SMS & Technical Flashcards
Safety Performance Monitoring
Service Measurement, Service Reporting and Service Improvement -
As safety and Assurance we would identify the Service monitoring criteria and would assess the assurance requirements of any improvements that were to be made
What is the difference between between validation and verification?
How is this split across the layers?
verification takes place to ensure that requirements have been met through testing to make sure that we have built it correctly
validation is checking what we have built is correct to be used
DSESAR validation occurs at the Deployment layer to test whether the already verified platform meets the requirements of ATC as the end user and their expectations,
whereas verification occurs at the platform layer and below.
Validation will use techniques such as simulations, whereas verification would include activities such as observations, demonstrations etc
SAF012/SAF019/SAF020/SAF021/SAF022
(Manage Continual Safety Assurance)
SAF12 = Manage Safety Improvment - NATS Safety Steering Group (Safety Improvement Cycles)
SAF19 = Analyse Safety Performance
SAf 20 = Safety Lessons learning
SAF21 = Safety Surveys
SAF22 - Risk-based oversight
What is the SMS? what does it provide?
Its part of the NATS BMS
a legislative and regulatory requirement - contains a core set of safety policies, principles and processes
sets the standard for safety management
objective is to provide NATS’ Managers with the information necessary to apply the Safety Management System within their own areas of activity. “
How do we manage risk?
Risk id Risk analysis Risk treatment Monitor and review Close risk or implement risk event
How do we measure Safety?
We measure safety in a number of ways.
Incidents are assessed and we assign RAT points to each of these, allowing us to quantify our safety performance, in a qualitative way the causal factor trends. Further we set safety monitoring criteria for systems that are going into service and use these alongside the Assurance Cases to identify the current state of the systems which allows us to measure change in performance against.
What are System Integrity Requirement and what do they mean to you?
System Integrity Requirements define what the system should do = Functional and Non-functional requirements.
Functional requirements explain how the system must work, while non functional requirements explain how the system should perform
These will be reported on in AADs or the FADs for older systems, and will confirm that the requirements of the system have been met.
I would use this document as evidence that the system performs as expected.
What are Safety Requirements and what do they mean to you?
Safety Requirements are dervied from Hazard Identification workshops, from FMEAs etc. These are fundemantal to what we do as these requirements are in place to mitigate or remove hazards that have been identifed lowering the risk to the operation. These hazards could be functional or non-functional.

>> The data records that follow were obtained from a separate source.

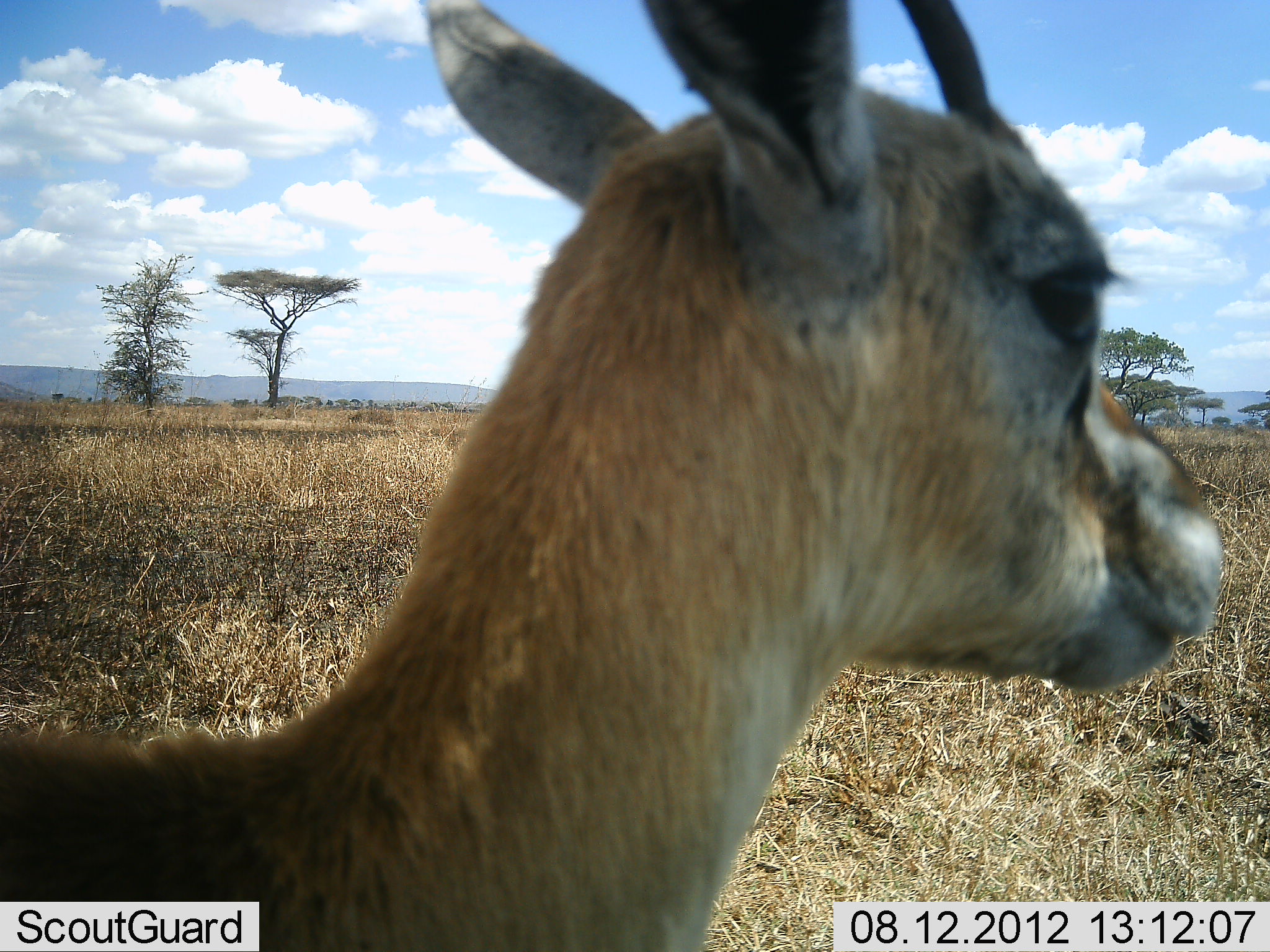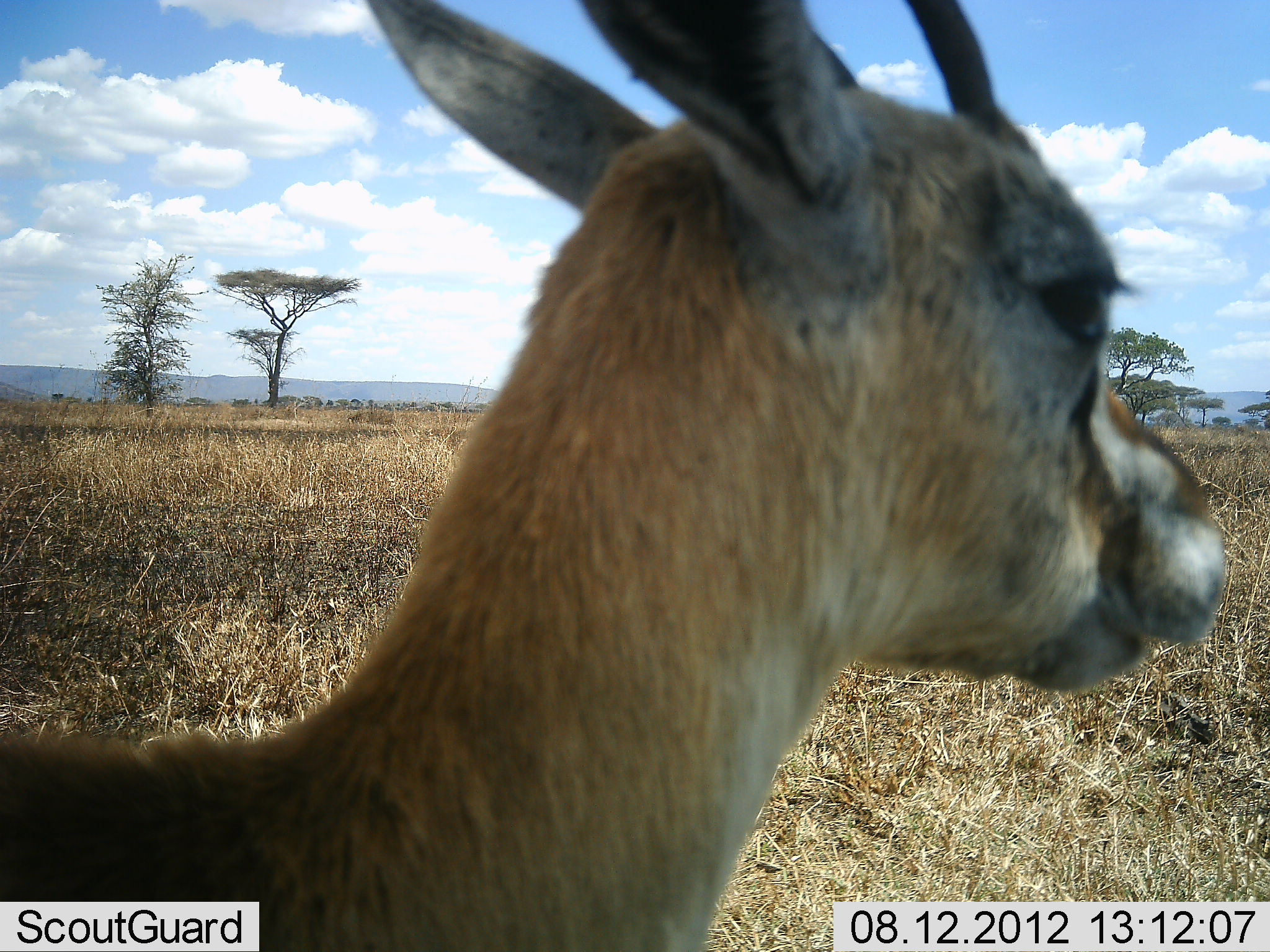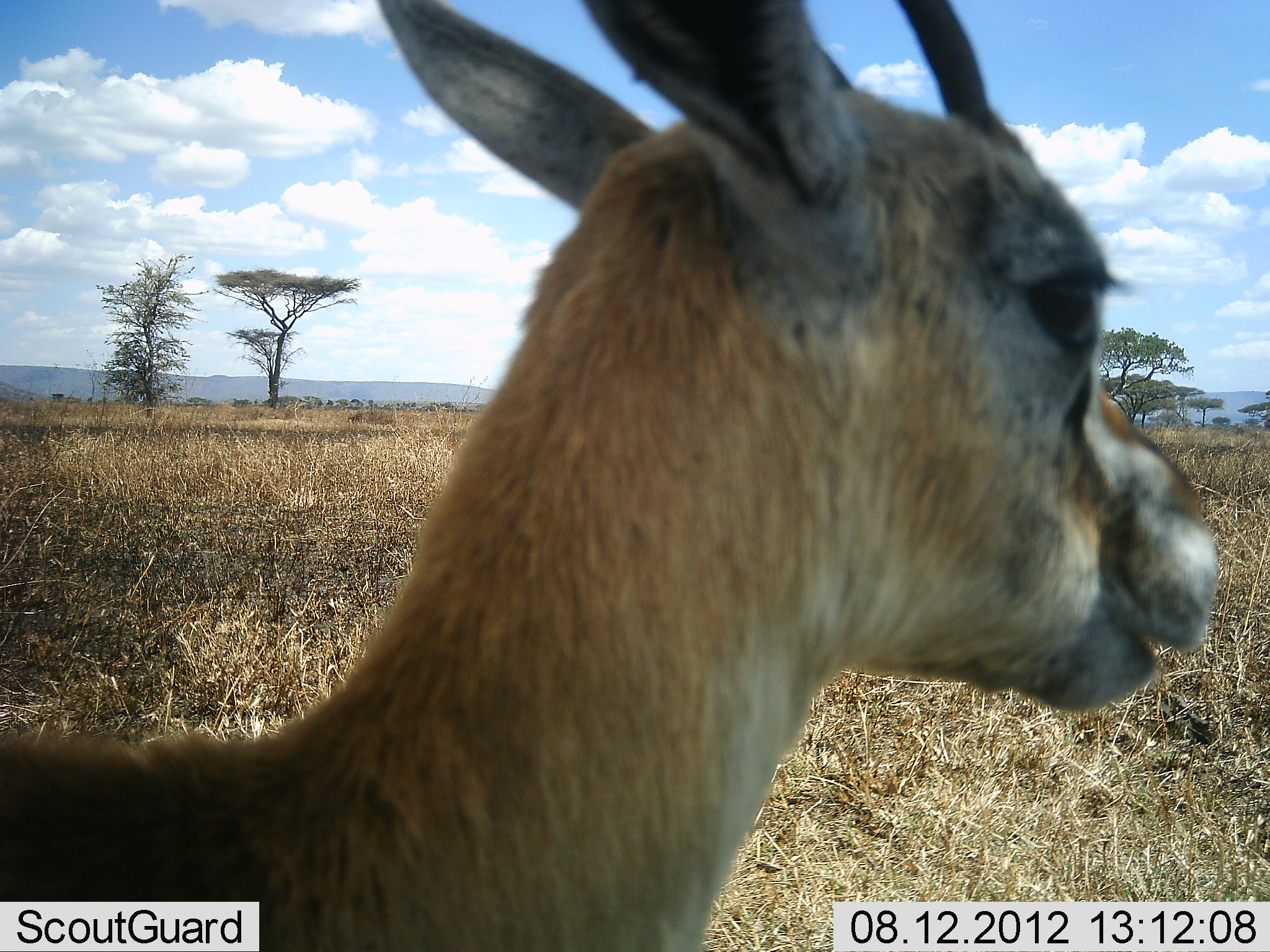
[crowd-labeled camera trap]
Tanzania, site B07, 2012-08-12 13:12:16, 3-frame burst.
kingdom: Animalia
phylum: Chordata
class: Mammalia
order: Artiodactyla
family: Bovidae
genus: Eudorcas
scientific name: Eudorcas thomsonii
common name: thomson's gazelle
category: gazellethomsons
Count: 1.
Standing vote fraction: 80%.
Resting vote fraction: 0%.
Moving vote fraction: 0%.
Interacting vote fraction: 0%.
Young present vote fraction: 0%.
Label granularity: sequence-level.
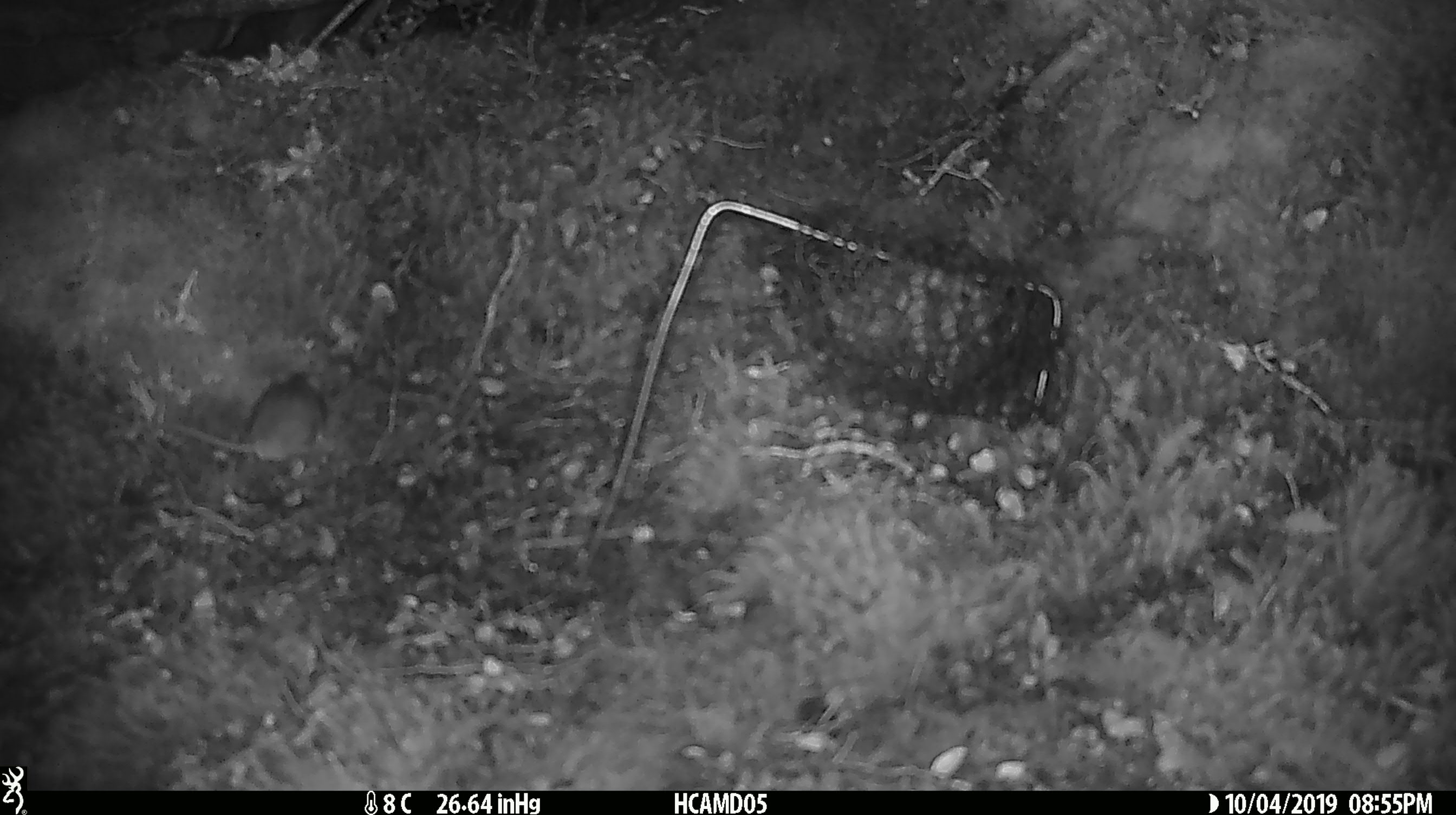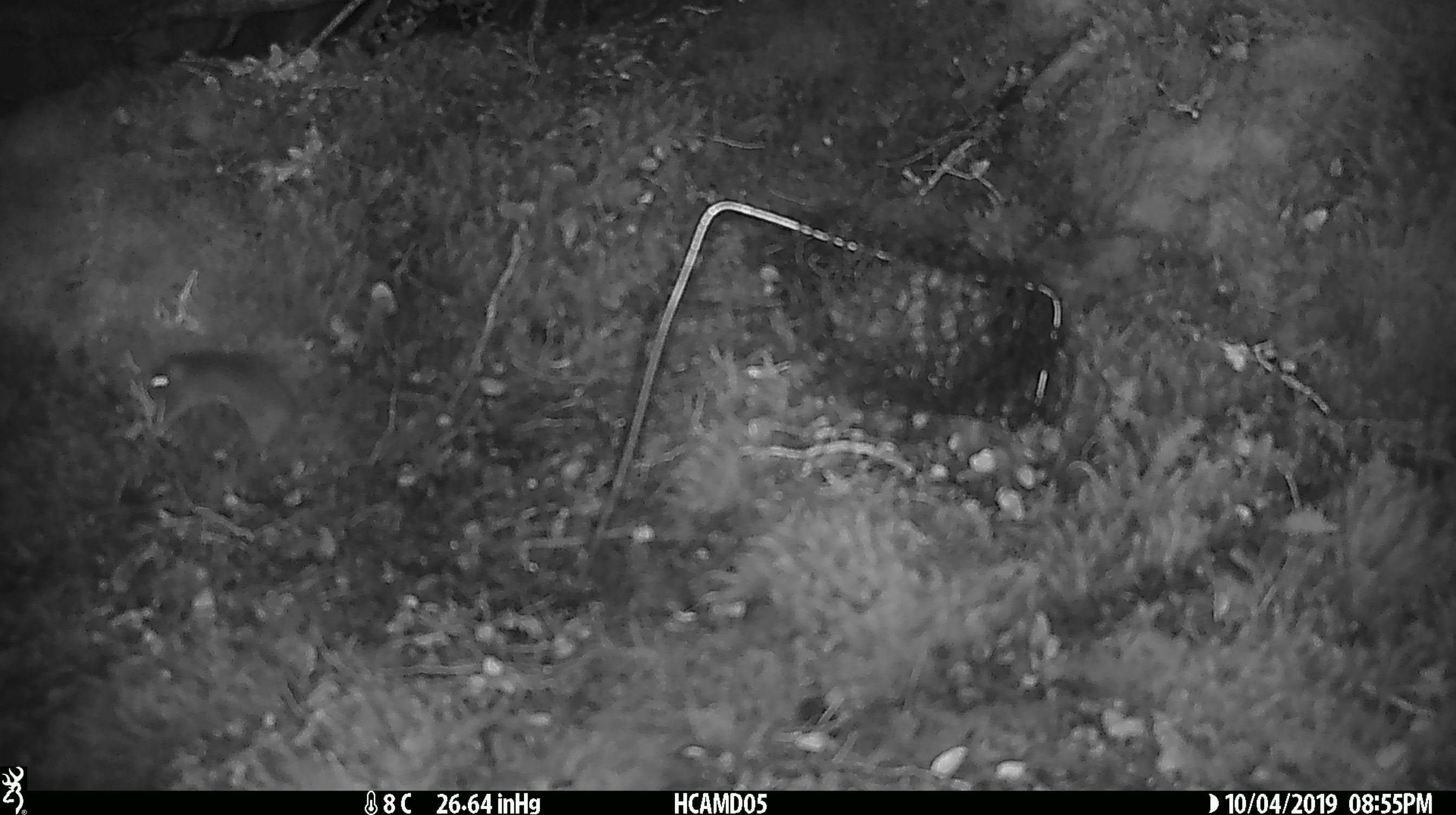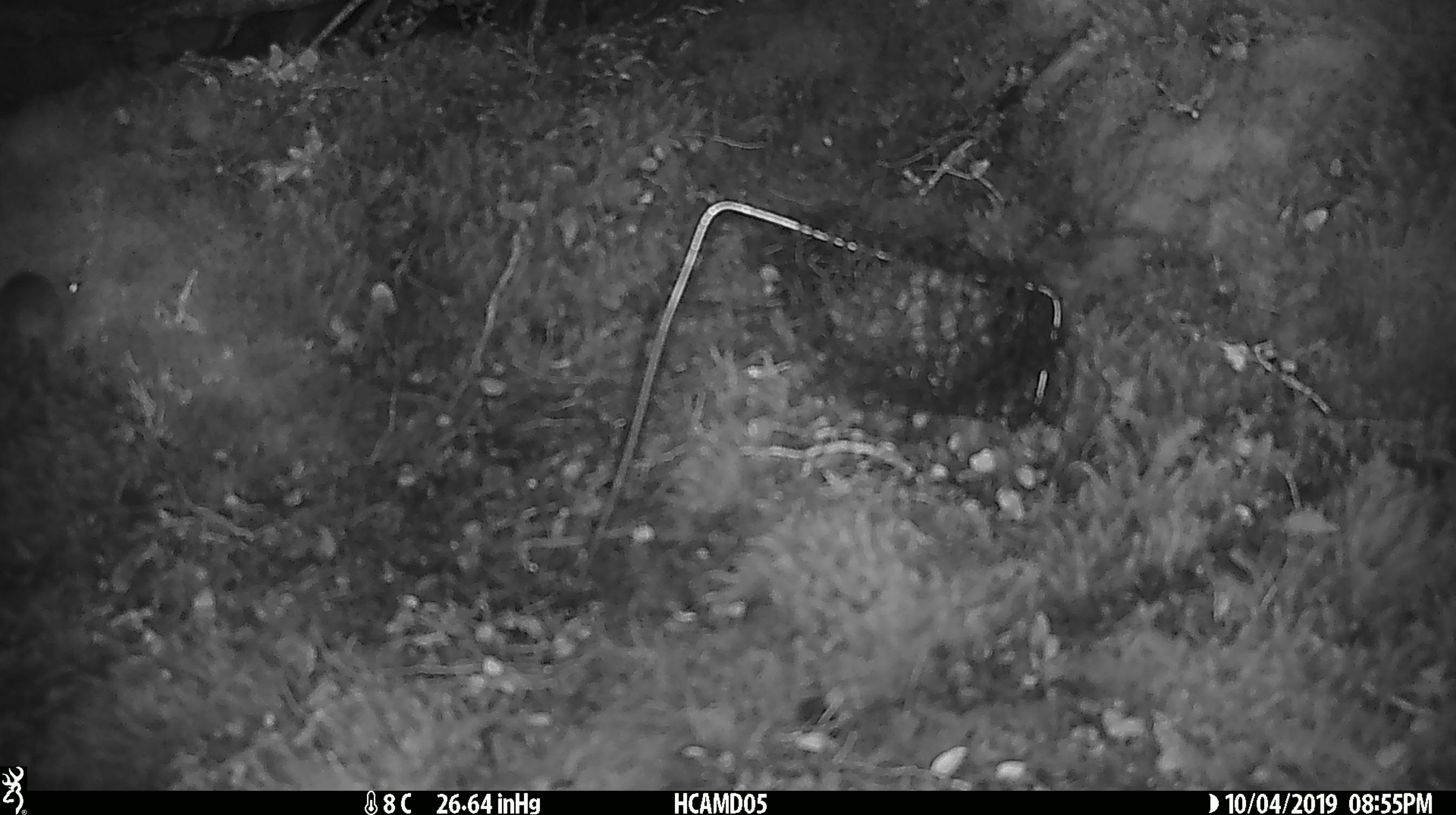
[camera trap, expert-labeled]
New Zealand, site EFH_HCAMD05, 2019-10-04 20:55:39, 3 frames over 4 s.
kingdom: Animalia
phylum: Chordata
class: Mammalia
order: Rodentia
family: Muridae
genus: Mus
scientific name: Mus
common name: mouse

These workshops and other parts of analysis will lead to System integrity requirements as well.
What are CAP670 Requirements and what do they mean to you?
These are the Air Traffic Services Safety Requirements that are identfiied for use through the Publication.
What are ED109A Requirements and what do they mean to you?
ED109A Requirements identify the assurance level to which the supplier must build assurance. The required assurance level will change depending on the system with this being derived alongside the safety requirements, a more safety critical system will require a higher Assurance Level, the highest NATS can go to is AL-3
What do you understand by the terms high level and low level requirements?
High level requirements would be those that define the overall behaviour of the system - for example user requirements or high-level safety requriements which would say there needs to be a a tool for post operational monitoring - the low-level requriements would define more details of what this should monitor, the type of data to be used etc
What is the difference between functional and non-functional requirements?
Functional Requirements say what the system should do e.g. The system must provide data to a user, The non-fucntional requriements will tell you how it should do that e.g. it should provide the data within 5 seconds, it should store the information for 7 days - these are just examples.
What is a hazard?
A hazard is any condition, circumstance or event that could induce a harmful effect
What 2 categories can hazards be split into
Hazardous conditions -
Hazardous Events
From a NATS perspective we tend to focus on addressing hazardous events.
What are hazard causal factors ?
Hazards result from failures, malfunctions, external events, errors, or a combination of these. (SAE ARP-4761) the result of poor insufficient design, incorrect implementation of a good design, or potential or actual failures that would have to occur in order to result in the condition defined as a hazard.